» **WRITTEN REQUEST**
Starting with the line that contains "What distance would", reproduce each line through the end of the listing below, with no other output.

» **DATA LISTING**
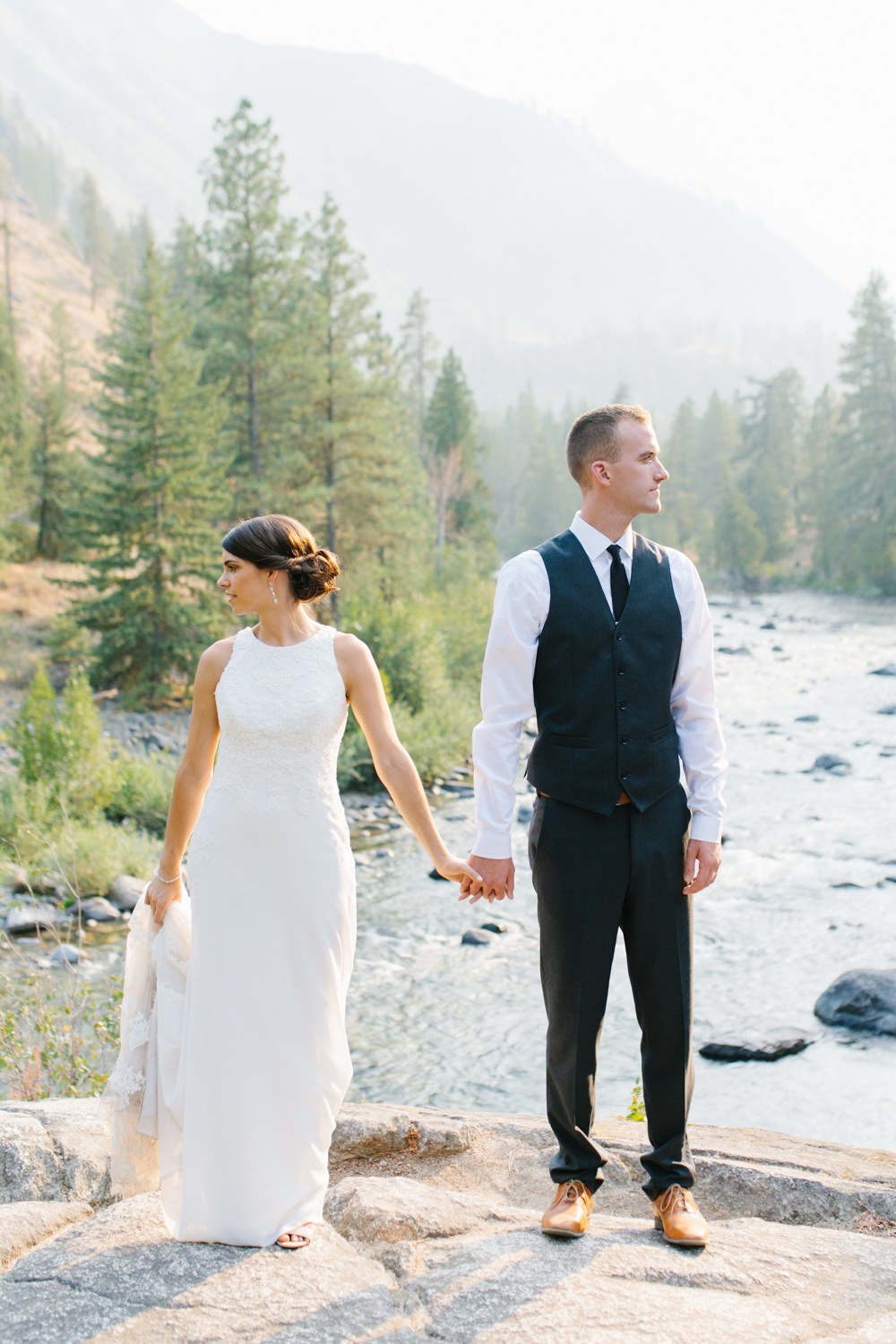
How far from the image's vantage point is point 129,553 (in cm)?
1914

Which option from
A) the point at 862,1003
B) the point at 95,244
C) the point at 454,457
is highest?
the point at 95,244

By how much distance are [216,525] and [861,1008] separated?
2189 centimetres

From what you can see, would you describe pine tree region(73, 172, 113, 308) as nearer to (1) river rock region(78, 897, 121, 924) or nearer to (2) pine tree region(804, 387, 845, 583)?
(2) pine tree region(804, 387, 845, 583)

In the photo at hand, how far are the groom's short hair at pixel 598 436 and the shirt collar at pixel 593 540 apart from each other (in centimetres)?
15

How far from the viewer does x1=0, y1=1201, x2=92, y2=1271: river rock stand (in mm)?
2961

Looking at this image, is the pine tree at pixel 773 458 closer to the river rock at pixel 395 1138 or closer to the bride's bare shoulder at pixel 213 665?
the river rock at pixel 395 1138

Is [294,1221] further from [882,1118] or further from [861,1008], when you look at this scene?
[861,1008]

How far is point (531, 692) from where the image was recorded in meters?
3.14

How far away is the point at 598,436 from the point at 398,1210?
98.7 inches

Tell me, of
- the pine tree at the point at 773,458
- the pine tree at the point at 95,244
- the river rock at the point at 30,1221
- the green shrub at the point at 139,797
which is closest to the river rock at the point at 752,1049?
the river rock at the point at 30,1221

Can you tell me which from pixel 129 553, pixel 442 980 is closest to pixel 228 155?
pixel 129 553

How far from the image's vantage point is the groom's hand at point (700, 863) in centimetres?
312

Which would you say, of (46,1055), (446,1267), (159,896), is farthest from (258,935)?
(46,1055)

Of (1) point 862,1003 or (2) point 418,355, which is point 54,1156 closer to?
(1) point 862,1003
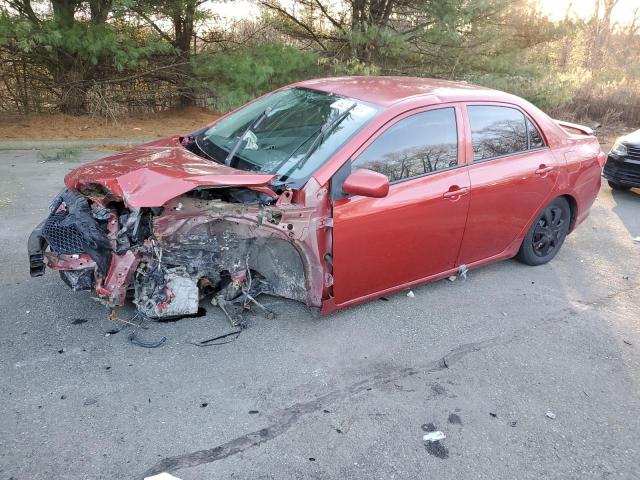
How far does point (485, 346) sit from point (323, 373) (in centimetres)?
126

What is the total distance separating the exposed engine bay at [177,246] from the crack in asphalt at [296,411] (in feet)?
2.26

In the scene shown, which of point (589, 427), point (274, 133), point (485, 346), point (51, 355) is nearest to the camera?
point (589, 427)

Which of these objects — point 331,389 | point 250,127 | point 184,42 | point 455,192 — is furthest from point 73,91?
point 331,389

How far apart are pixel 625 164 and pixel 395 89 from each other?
5411mm

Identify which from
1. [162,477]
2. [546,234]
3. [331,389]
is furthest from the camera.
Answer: [546,234]

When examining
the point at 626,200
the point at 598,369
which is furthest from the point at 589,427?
the point at 626,200

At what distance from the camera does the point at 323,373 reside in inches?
132

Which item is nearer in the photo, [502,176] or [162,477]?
[162,477]

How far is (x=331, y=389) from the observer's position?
3.20 m

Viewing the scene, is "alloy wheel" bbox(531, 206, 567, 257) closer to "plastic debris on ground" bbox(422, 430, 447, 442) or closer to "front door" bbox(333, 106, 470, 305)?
"front door" bbox(333, 106, 470, 305)

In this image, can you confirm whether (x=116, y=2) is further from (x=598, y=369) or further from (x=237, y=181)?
(x=598, y=369)

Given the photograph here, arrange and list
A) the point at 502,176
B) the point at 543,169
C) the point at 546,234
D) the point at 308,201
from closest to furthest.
→ 1. the point at 308,201
2. the point at 502,176
3. the point at 543,169
4. the point at 546,234

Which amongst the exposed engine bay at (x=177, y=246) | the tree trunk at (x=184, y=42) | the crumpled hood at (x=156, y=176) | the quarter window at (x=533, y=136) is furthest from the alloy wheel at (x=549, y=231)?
the tree trunk at (x=184, y=42)

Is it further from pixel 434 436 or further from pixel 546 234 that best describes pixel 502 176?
pixel 434 436
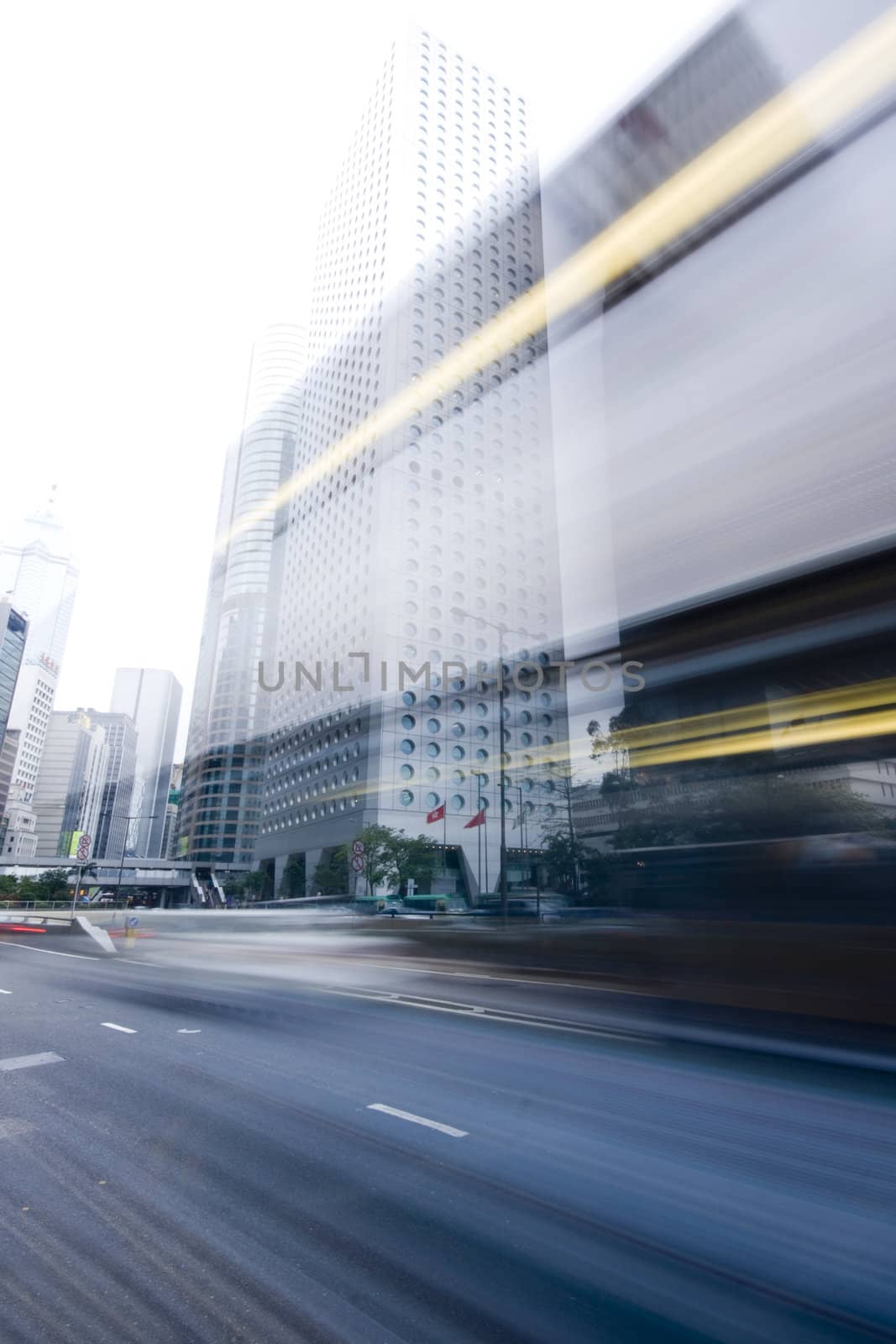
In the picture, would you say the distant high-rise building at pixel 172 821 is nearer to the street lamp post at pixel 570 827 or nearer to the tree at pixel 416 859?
the tree at pixel 416 859

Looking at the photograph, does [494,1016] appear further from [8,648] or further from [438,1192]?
[8,648]

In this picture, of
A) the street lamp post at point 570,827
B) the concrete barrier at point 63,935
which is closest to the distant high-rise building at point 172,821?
the concrete barrier at point 63,935

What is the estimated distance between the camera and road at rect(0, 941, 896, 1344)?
215 centimetres

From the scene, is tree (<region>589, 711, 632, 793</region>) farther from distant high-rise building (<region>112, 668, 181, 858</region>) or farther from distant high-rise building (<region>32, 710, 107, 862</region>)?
distant high-rise building (<region>32, 710, 107, 862</region>)

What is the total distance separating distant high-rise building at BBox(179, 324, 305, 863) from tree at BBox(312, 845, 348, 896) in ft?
26.8

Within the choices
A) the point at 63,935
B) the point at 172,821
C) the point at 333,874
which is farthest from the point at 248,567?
the point at 172,821

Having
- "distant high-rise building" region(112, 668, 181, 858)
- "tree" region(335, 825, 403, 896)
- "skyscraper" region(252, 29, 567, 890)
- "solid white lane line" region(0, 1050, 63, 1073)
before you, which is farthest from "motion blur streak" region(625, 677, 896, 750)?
"distant high-rise building" region(112, 668, 181, 858)

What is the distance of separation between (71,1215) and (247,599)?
33.9 metres

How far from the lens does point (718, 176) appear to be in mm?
6016

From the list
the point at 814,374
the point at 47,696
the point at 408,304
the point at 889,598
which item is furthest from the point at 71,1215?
the point at 47,696

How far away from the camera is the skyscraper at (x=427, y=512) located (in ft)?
30.1

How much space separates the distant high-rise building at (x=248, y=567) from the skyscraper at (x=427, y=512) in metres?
1.09

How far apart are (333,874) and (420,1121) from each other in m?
38.8

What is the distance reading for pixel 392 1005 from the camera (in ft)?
25.6
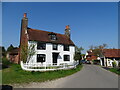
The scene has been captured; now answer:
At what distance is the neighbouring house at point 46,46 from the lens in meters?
25.4

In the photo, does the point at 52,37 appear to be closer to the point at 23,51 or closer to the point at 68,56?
the point at 68,56

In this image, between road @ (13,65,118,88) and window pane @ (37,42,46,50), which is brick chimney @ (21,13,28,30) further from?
road @ (13,65,118,88)

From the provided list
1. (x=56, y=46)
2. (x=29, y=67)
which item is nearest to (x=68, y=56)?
(x=56, y=46)

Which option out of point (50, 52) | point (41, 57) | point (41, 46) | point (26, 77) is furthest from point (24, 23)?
point (26, 77)

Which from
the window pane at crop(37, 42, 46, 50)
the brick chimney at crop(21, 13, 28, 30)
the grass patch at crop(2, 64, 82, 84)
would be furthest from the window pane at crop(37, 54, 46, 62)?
the grass patch at crop(2, 64, 82, 84)

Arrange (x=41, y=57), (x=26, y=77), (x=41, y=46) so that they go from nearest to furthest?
1. (x=26, y=77)
2. (x=41, y=57)
3. (x=41, y=46)

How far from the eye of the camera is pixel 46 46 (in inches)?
1059

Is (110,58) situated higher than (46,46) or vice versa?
(46,46)

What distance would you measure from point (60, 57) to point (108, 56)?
1502cm

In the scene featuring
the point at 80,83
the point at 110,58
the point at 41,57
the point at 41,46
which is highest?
the point at 41,46

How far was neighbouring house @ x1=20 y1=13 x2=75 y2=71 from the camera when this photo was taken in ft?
83.2

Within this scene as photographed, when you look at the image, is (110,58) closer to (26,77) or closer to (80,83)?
(80,83)

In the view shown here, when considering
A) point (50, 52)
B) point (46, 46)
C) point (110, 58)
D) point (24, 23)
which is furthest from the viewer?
point (110, 58)

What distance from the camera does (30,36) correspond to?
1000 inches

» **SOLUTION FOR THIS TASK**
What distance would you measure from point (60, 57) to point (108, 56)?
1502cm

In the scene featuring
the point at 80,83
the point at 110,58
the point at 41,57
the point at 41,46
which is highest?
the point at 41,46

How far was neighbouring house @ x1=20 y1=13 x2=75 y2=71 from the camera when this photo was taken in ft?
83.2

Within this scene as photographed, when you look at the image, is (110,58) closer to (26,77) or closer to (80,83)?
(80,83)

In the view shown here, when considering
A) point (50, 52)
B) point (46, 46)
C) point (110, 58)
D) point (24, 23)
which is furthest from the viewer?
point (110, 58)

What distance from the camera does (30,36) correspond to?
1000 inches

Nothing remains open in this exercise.